Render the lines from the first one through the line containing "5126 millimetres" as a Markdown table with the columns Row and Line, numbering each row and leaving out blank lines. Omit the pictures from the table.

**** Excerpted data ****

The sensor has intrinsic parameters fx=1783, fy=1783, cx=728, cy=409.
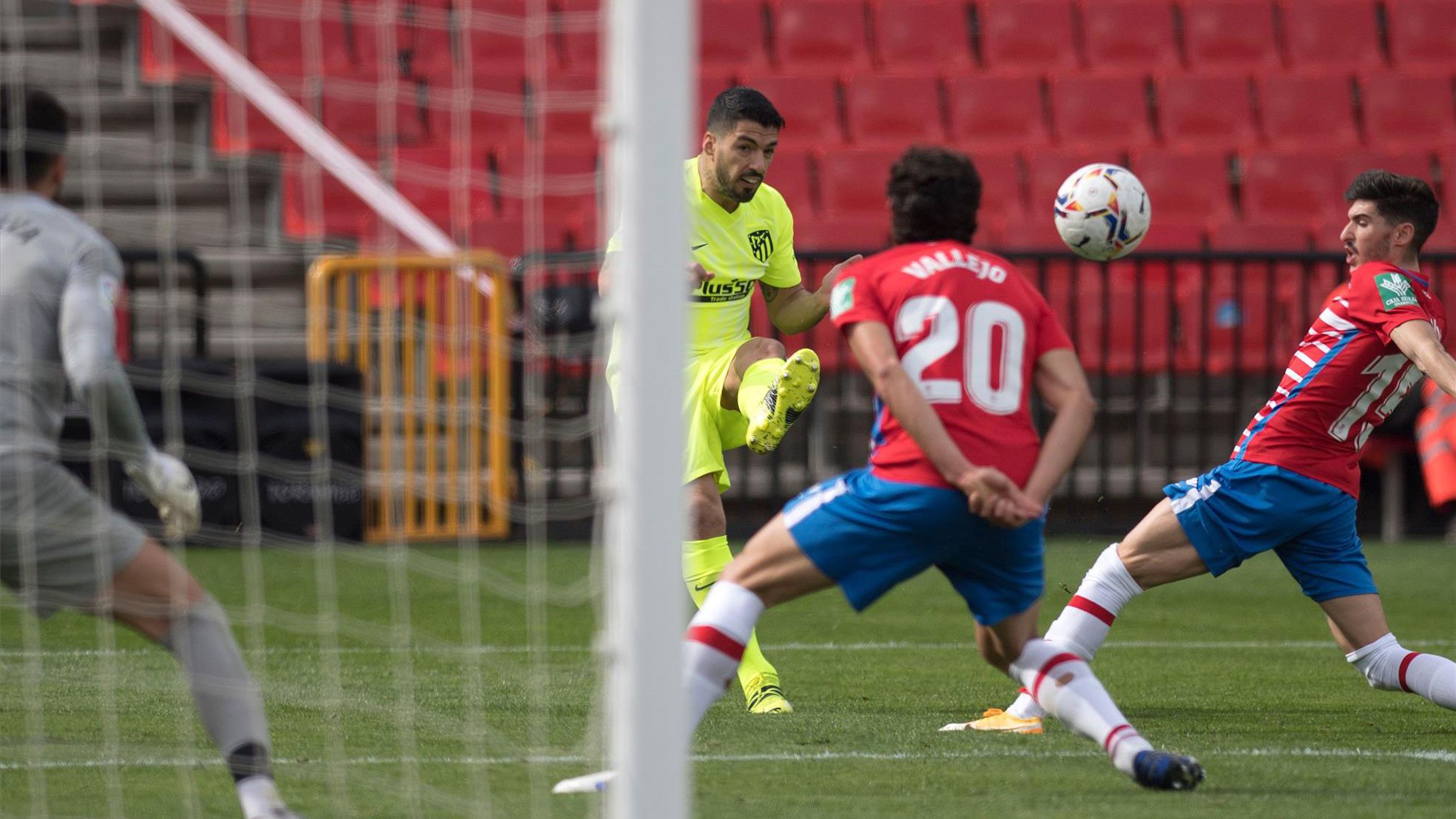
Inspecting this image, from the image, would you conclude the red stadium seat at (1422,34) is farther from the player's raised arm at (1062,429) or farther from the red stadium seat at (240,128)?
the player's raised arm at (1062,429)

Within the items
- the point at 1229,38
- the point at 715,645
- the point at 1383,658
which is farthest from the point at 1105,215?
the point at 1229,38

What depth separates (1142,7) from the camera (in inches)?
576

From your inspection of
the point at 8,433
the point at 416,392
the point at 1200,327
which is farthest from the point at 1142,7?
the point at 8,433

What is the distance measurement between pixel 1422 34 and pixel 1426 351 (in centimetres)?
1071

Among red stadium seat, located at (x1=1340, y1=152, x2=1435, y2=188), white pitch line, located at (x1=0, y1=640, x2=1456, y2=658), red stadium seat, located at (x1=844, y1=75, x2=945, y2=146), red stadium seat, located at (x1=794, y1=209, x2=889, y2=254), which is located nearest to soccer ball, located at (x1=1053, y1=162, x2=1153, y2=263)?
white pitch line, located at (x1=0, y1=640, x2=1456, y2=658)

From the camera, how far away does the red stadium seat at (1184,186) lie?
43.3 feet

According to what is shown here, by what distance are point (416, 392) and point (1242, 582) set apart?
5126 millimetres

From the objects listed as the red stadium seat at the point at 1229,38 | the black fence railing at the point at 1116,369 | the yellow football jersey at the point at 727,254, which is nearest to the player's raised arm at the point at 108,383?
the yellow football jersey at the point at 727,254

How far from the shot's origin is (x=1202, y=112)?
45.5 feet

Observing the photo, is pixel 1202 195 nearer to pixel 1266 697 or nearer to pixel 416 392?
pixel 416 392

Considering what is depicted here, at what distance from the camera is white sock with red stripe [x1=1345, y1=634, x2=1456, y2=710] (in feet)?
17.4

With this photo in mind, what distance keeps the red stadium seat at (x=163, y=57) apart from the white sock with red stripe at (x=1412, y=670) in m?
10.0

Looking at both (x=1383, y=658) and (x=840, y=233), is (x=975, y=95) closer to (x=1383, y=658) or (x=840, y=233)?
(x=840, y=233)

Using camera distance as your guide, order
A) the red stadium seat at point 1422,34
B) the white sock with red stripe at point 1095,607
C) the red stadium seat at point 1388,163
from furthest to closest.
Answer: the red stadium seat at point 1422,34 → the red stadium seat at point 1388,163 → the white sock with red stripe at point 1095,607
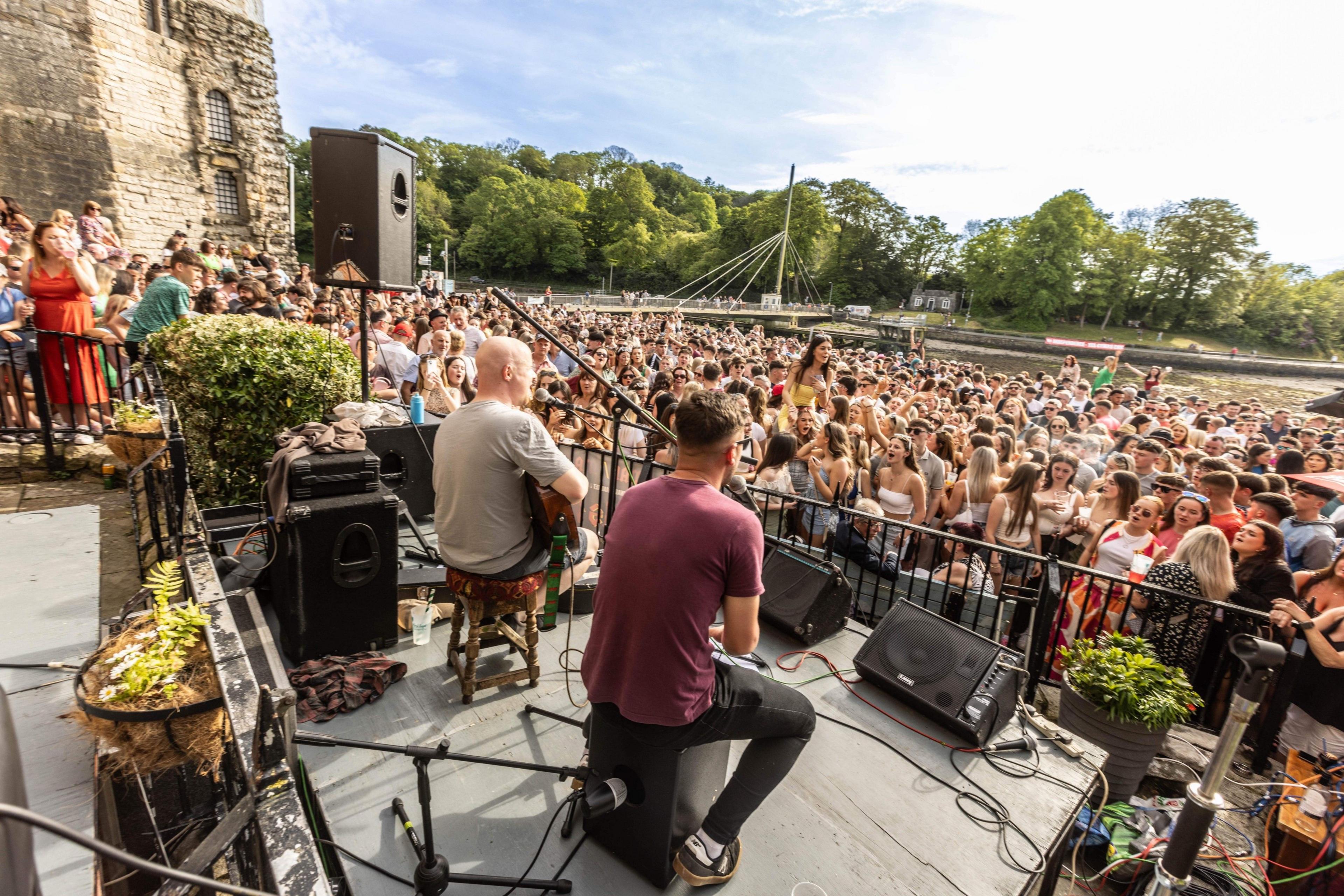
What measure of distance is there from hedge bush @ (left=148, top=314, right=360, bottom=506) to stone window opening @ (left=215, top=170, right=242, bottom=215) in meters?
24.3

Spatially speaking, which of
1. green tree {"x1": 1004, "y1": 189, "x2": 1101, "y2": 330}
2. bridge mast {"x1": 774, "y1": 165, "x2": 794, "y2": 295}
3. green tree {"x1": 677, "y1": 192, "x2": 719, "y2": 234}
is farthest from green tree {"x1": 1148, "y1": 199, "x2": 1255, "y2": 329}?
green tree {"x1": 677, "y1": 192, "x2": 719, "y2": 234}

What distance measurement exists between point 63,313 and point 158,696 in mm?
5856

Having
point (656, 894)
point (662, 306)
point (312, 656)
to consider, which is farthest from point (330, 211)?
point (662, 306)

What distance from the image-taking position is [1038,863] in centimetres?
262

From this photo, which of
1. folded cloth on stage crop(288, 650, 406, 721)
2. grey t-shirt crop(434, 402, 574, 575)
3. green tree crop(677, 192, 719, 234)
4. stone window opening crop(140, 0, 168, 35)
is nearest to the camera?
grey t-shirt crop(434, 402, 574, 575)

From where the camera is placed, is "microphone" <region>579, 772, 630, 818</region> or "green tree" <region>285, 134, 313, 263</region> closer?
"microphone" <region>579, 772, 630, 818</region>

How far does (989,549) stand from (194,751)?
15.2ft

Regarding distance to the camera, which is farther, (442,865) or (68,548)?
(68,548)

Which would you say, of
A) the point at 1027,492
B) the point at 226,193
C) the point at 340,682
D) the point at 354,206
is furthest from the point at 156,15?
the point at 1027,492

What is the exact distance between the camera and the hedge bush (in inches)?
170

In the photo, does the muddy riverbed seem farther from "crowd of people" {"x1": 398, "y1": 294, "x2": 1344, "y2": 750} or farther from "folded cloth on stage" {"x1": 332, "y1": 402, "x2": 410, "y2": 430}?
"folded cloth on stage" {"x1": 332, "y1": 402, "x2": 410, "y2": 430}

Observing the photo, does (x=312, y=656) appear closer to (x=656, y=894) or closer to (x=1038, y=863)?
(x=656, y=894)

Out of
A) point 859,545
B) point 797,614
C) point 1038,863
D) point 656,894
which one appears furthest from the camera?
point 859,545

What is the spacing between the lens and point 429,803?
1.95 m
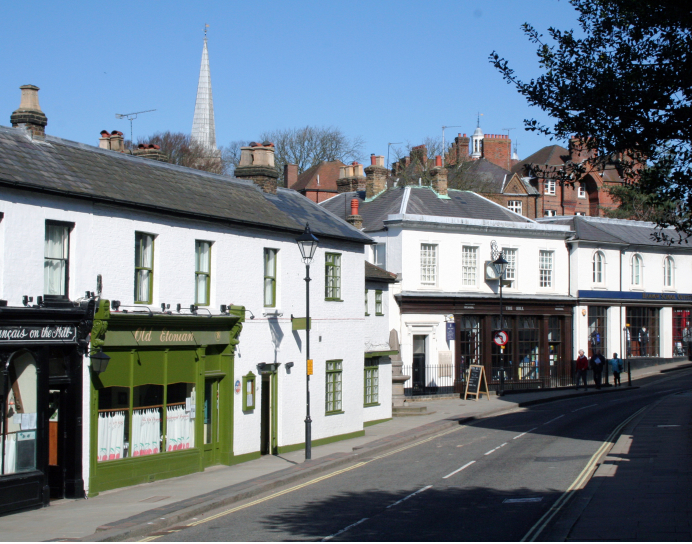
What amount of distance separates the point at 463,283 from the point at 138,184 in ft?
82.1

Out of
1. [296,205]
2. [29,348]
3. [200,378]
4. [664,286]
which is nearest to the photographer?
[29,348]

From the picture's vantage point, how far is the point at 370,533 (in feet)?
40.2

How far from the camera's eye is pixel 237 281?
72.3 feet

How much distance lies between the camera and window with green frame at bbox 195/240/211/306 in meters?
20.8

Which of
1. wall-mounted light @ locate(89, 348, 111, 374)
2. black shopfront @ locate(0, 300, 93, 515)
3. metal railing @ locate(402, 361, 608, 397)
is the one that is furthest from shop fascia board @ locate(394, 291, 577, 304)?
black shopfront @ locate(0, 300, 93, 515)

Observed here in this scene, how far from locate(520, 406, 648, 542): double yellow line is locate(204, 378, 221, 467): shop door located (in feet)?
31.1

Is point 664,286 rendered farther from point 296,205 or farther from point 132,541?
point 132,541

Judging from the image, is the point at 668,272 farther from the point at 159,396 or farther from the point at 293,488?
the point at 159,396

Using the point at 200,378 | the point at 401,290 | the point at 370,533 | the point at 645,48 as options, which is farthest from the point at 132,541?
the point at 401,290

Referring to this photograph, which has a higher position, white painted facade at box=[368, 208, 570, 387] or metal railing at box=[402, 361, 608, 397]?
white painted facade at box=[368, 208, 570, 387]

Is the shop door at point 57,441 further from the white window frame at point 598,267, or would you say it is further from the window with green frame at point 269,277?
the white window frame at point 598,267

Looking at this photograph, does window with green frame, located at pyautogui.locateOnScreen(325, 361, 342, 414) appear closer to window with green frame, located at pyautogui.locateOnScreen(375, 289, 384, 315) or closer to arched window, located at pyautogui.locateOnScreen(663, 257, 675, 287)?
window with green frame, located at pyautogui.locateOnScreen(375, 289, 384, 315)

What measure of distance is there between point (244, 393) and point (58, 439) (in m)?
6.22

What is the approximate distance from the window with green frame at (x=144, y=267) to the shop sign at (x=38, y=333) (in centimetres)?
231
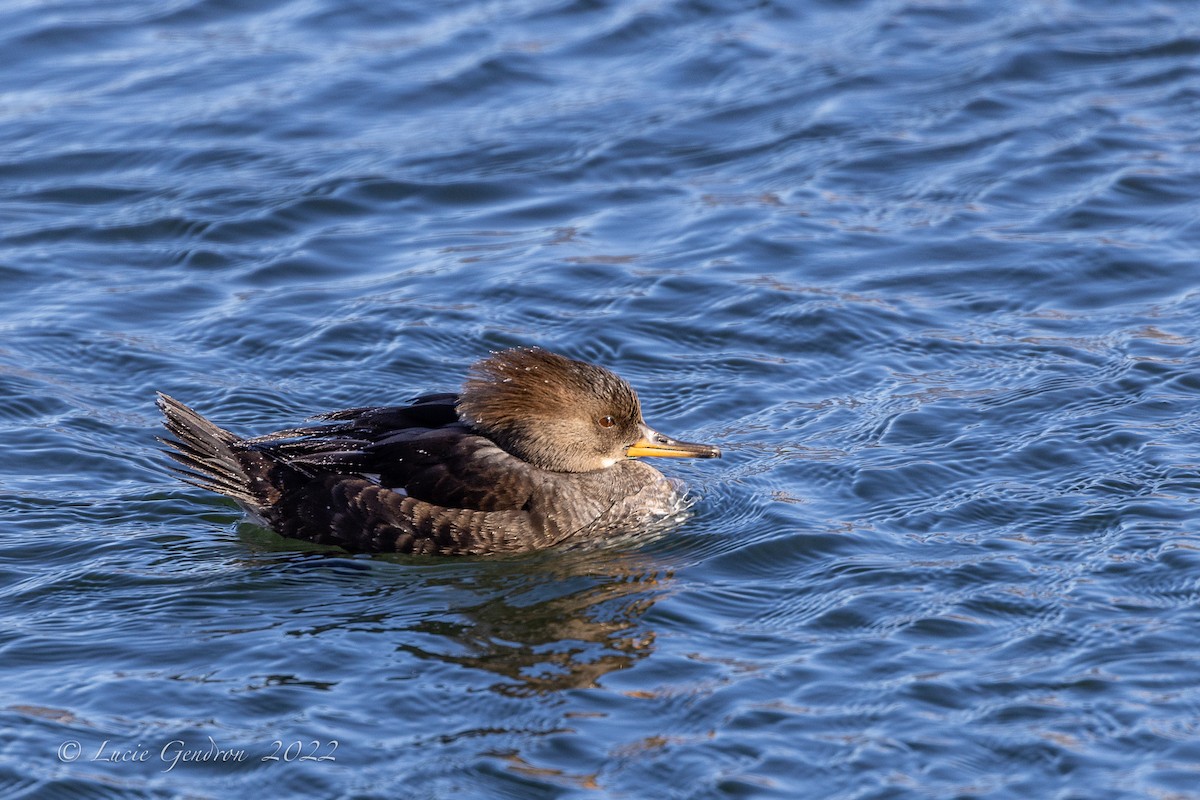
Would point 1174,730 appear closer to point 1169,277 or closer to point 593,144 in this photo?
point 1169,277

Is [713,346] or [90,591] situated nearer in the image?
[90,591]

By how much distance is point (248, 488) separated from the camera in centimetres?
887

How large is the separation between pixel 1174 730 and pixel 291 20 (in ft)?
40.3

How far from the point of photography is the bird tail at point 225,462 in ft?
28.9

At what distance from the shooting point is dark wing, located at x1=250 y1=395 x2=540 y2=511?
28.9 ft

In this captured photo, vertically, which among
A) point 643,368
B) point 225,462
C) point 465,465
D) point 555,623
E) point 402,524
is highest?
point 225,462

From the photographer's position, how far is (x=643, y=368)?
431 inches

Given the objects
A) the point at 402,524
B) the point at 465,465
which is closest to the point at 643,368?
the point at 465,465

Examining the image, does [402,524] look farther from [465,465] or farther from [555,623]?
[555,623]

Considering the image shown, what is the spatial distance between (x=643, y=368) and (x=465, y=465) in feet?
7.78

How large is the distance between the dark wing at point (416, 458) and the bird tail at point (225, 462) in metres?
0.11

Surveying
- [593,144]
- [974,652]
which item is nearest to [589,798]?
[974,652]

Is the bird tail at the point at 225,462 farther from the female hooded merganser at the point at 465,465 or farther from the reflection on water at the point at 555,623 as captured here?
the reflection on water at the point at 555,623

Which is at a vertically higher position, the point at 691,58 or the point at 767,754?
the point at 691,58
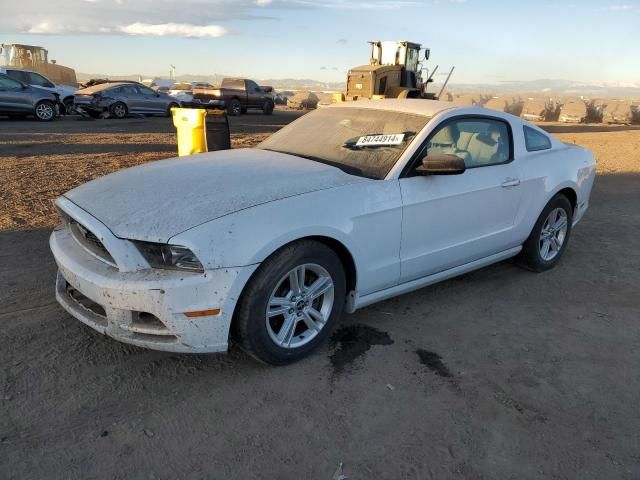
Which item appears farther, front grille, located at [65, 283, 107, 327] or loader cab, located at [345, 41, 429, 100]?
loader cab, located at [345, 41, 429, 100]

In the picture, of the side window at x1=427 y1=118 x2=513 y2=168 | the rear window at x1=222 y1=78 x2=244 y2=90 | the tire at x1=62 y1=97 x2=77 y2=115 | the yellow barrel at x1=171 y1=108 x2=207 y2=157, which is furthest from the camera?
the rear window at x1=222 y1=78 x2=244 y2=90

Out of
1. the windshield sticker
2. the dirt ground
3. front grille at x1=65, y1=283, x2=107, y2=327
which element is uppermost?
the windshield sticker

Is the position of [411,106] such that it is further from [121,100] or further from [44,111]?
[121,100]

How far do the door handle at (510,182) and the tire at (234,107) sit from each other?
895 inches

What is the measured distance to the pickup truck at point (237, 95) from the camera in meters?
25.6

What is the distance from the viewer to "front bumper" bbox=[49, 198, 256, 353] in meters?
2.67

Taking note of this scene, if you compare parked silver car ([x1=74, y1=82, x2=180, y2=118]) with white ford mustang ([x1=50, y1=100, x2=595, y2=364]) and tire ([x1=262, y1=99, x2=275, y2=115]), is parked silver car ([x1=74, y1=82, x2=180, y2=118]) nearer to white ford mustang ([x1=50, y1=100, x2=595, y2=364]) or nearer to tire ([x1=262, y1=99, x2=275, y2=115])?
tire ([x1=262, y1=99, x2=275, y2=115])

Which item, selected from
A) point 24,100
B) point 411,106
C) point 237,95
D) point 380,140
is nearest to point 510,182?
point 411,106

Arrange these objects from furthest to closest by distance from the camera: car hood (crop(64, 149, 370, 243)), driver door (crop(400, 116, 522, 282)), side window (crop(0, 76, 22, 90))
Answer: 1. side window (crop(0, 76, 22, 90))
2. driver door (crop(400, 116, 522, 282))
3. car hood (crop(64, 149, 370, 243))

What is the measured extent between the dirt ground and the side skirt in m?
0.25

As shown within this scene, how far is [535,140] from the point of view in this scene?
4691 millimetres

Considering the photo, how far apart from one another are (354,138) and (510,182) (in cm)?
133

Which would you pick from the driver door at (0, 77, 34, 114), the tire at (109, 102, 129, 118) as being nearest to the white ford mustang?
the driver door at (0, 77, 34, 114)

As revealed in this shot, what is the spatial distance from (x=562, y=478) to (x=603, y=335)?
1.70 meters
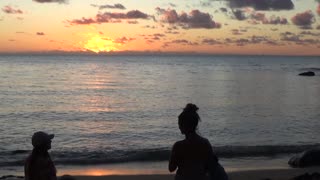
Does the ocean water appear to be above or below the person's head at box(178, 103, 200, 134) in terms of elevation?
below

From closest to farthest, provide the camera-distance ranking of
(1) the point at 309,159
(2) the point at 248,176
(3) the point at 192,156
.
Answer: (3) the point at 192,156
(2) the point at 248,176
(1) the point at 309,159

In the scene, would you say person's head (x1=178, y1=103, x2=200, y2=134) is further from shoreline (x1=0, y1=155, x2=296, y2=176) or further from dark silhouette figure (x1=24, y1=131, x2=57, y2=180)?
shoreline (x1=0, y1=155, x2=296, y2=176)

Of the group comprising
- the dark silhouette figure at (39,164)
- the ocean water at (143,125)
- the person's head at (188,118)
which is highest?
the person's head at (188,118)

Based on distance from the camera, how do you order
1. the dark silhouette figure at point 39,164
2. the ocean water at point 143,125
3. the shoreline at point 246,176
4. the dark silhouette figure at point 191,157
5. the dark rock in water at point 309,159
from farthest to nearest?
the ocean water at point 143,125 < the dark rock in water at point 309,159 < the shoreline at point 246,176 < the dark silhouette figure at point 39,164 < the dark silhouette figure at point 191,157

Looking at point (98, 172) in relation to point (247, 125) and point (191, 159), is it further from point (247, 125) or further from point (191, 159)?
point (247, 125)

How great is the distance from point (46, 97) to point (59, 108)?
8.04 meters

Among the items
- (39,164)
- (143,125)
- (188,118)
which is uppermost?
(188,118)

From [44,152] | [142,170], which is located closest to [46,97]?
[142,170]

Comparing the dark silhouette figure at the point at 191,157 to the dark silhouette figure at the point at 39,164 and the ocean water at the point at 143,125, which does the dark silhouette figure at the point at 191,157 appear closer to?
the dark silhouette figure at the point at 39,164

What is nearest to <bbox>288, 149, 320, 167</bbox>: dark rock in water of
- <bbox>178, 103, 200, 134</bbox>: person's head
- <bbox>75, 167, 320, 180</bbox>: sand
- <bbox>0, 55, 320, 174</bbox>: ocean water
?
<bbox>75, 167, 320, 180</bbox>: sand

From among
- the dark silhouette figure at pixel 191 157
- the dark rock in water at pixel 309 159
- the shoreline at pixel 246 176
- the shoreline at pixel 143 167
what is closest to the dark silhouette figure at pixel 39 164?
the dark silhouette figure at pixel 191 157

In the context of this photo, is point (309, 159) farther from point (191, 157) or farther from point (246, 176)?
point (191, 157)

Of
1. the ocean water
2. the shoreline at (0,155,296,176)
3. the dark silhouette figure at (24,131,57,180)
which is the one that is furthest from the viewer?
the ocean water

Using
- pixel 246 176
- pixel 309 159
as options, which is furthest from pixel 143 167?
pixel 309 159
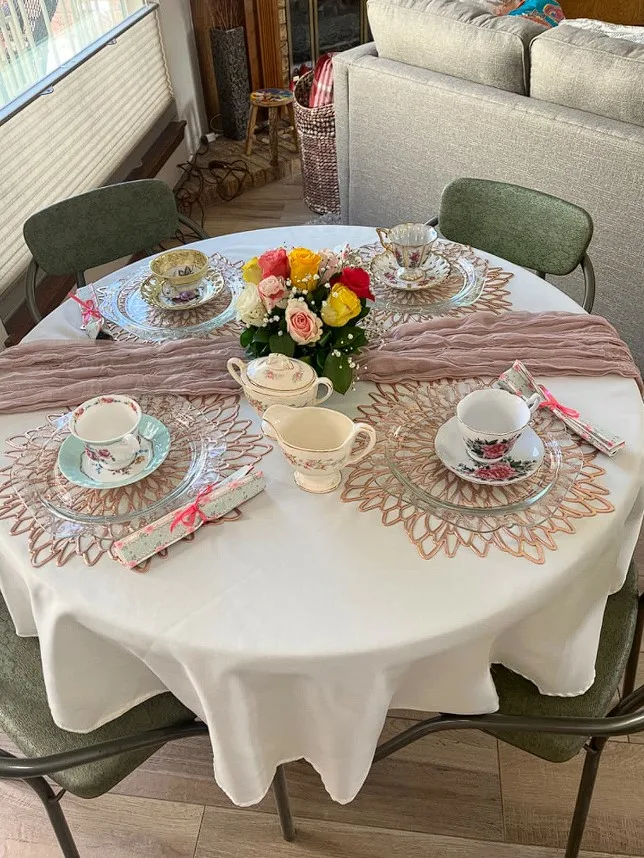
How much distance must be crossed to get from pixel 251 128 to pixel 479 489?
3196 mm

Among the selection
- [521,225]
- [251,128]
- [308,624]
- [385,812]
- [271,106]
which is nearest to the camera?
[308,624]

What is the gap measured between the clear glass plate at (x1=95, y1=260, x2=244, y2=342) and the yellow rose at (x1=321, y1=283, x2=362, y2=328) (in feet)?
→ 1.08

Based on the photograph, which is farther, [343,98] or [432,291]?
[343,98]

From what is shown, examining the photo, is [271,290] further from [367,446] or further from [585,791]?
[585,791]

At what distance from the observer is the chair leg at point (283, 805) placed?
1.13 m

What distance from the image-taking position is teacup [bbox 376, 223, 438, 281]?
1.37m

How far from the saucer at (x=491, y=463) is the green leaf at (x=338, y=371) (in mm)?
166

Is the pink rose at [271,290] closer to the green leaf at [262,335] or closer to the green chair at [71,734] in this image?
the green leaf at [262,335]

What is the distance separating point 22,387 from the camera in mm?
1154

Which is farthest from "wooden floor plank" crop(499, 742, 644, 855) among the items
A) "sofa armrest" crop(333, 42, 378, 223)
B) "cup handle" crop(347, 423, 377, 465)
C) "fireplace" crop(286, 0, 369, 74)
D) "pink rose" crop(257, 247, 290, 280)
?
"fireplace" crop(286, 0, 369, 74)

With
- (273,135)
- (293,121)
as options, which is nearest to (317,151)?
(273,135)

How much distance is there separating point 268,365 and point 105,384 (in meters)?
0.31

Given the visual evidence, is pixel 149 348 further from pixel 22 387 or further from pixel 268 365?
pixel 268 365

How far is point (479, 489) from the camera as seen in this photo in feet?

****

*The solution*.
| Row | Line |
|---|---|
| 1 | The sensor has intrinsic parameters fx=1783, fy=1783, cx=728, cy=409. |
| 2 | Inspecting this image, from the image, would you conclude the red stadium seat at (1422,34) is farther from the player's raised arm at (1062,429) or farther from the red stadium seat at (240,128)? |
| 3 | the player's raised arm at (1062,429) |
| 4 | Within the items |
| 5 | - the point at 1229,38 |
| 6 | - the point at 715,645 |
| 7 | - the point at 1383,658 |
| 8 | which is farthest from the point at 1105,215? |
| 9 | the point at 1229,38 |
| 10 | What depth separates (1142,7) from the camera (in inches)? |
| 11 | 576 |
| 12 | From your inspection of |
| 13 | the point at 8,433 |
| 14 | the point at 416,392 |
| 15 | the point at 1200,327 |
| 16 | which is farthest from the point at 1142,7? |
| 17 | the point at 8,433 |
| 18 | What is the distance measurement between pixel 1422 34 and pixel 1426 351 (in centimetres)? |
| 19 | 1071 |
| 20 | Among red stadium seat, located at (x1=1340, y1=152, x2=1435, y2=188), white pitch line, located at (x1=0, y1=640, x2=1456, y2=658), red stadium seat, located at (x1=844, y1=75, x2=945, y2=146), red stadium seat, located at (x1=794, y1=209, x2=889, y2=254), which is located nearest to soccer ball, located at (x1=1053, y1=162, x2=1153, y2=263)? |
| 21 | white pitch line, located at (x1=0, y1=640, x2=1456, y2=658) |
| 22 | From the camera, how far away does the red stadium seat at (1184,186) lie? |
| 23 | 43.3 feet |
| 24 | According to what is shown here, by what distance are point (416, 392) and point (1242, 582) set apart? |
| 25 | 5126 millimetres |